GIVEN TASK — Copy from the murder case text below, starting at the words "Q: What was" and ending after "of Pros. Paceņo.".

SOURCE TEXT —
BEGIN
1. With treachery, taking advantage of superior strength, with the aid of armed men, or employing means to weaken the defense, or of means or persons to insure or afford impunity[.] (Emphasis supplied.)

The essential elements of murder are the following: (a) that a person was killed; (b) that the accused killed him; (c) that the killing was attended by any of the qualifying circumstances mentioned in Article 248; and (d) that the killing is not parricide or infanticide.17 All elements are extant herein.

That Paceņo died after being shot twice on board a multicab on April 7, 2006 is undisputed. His Certificate of Death18 is part of the records of the case.

Both Zaldivar and Ruales positively identified accused-appellant as Paceņo's killer. Relevant portions of Zaldivar's testimony are reproduced below:

Q: And you made mentioned (sic) that after Pros. Paceņo stepped on board a multicab, another passenger hurried in going on board also you made mention of that?

A: Yes, sir.

Q: And when he managed to on board (sic) that vehicle, where did he position himself inside?

A: He sat in front of Fiscal Paceņo.

x x x x

Q: When your vehicle reached Dumalagan because you said it was going to Nasipit, what happened if any?

A: [Accused-appellant] shot Pros. Paceņo.

Q: How many times?

A: Two (2) times.

x x x x

Q: What was the position of [accused-appellant] now when you said he changed seat in relation to Pros. Paceņo?

A: [Accused-appellant] seated in front of Pros. Paceņo.

Q: How about you, where were you positioned inside the multicab?

A: I was also seated in front of [accused-appellant], sir.

Q: Now, if this person whom you said that (sic) Pros. Paceņo two times in the afternoon of April 7, 2006 while the vehicle you were on board on was in Dumalagan. If this person is present in the courtroom today, would you be able to point him?

A: Yes, sir.

Q: Please point at him?

A: (the witness did so).

Witness was pointing to a person seated on the first bench o[f] the courtroom wearing a yellow t-shirt and the person has a towel and when as to (sic) his name, he answered that he is Bonifacio Dandanon.

Q: Are you sure that the man you pointed out is the one who shot Pros. Paceņo two times?

A: Yes, sir.19

As for Ruales, she testified:

Q: When this public utility vehicle was in front of the GSIS building, where was your position inside that vehicle as passenger?

A: Left side of the vehicle.
END
DATA SUPPLIED —
BEGIN
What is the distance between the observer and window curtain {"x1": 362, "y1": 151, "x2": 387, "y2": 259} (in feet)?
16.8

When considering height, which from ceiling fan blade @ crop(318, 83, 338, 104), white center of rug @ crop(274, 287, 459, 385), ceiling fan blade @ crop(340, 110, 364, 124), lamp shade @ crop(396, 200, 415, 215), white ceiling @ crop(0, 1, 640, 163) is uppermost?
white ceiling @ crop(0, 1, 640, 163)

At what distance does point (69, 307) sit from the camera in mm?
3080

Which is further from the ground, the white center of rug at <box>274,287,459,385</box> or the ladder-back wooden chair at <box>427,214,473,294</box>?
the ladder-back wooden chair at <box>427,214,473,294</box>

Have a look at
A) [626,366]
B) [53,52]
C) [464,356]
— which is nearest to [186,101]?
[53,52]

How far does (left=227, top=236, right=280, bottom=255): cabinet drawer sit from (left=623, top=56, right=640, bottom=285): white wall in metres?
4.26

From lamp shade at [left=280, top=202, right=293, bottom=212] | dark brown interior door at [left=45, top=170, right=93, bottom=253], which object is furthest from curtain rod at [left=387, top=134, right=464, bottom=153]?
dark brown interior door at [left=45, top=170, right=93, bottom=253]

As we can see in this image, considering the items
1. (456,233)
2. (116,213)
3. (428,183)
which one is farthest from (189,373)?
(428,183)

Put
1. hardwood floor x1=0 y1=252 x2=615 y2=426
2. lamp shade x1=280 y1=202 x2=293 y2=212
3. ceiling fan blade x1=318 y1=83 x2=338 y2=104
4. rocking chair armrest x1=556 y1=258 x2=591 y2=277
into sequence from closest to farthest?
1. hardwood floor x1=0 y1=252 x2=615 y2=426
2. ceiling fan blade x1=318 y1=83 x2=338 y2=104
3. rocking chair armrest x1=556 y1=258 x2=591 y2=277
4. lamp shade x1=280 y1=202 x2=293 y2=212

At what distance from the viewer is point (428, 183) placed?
END
RESULT FOR THIS TASK —
Q: What was the position of [accused-appellant] now when you said he changed seat in relation to Pros. Paceņo?

A: [Accused-appellant] seated in front of Pros. Paceņo.